# Problem to solve
How many lines in the items below contain the word "turquoise"? Reply with the number only.

# Data for the task
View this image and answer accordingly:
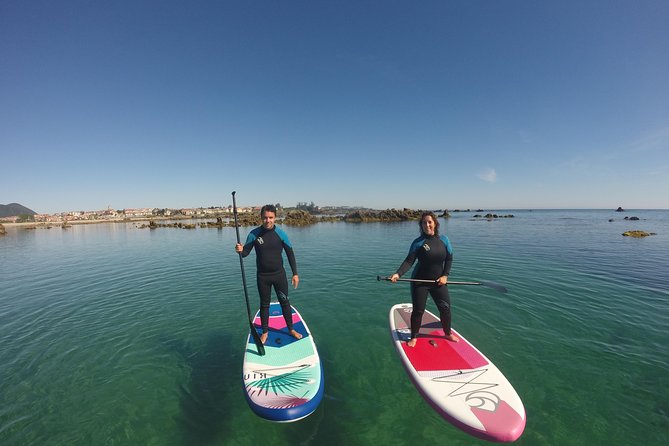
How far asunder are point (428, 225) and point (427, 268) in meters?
1.00

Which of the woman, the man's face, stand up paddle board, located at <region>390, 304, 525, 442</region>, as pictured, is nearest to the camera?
stand up paddle board, located at <region>390, 304, 525, 442</region>

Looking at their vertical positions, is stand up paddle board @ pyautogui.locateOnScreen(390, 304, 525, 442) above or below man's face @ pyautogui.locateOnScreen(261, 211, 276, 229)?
below

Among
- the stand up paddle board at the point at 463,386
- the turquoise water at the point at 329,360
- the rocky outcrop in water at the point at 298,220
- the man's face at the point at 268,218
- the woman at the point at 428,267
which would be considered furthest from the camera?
the rocky outcrop in water at the point at 298,220

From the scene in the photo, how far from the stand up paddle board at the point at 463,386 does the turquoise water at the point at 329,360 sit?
89 centimetres

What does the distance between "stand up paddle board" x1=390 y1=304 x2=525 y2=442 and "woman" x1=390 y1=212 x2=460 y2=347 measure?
Answer: 0.40m

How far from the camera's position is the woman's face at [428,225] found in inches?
227

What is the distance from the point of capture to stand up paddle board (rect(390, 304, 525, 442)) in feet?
12.4

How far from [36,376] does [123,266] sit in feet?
50.9

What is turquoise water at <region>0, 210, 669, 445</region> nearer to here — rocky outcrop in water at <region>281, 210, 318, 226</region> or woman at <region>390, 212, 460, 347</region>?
woman at <region>390, 212, 460, 347</region>

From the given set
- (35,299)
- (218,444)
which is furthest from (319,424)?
(35,299)

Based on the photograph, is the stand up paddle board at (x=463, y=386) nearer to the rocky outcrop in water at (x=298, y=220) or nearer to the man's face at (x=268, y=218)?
the man's face at (x=268, y=218)

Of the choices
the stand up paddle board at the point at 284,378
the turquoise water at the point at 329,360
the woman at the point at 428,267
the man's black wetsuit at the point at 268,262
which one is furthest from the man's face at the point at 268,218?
the turquoise water at the point at 329,360

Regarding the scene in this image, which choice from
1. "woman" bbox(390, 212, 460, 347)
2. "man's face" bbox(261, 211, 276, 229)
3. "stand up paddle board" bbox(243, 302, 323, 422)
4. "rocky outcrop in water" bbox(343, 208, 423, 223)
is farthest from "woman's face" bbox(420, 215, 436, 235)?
"rocky outcrop in water" bbox(343, 208, 423, 223)

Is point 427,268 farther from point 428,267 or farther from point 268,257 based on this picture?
point 268,257
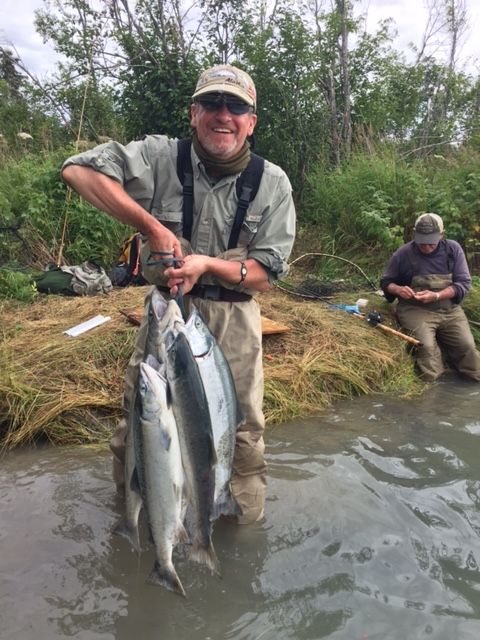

# Worked solution
5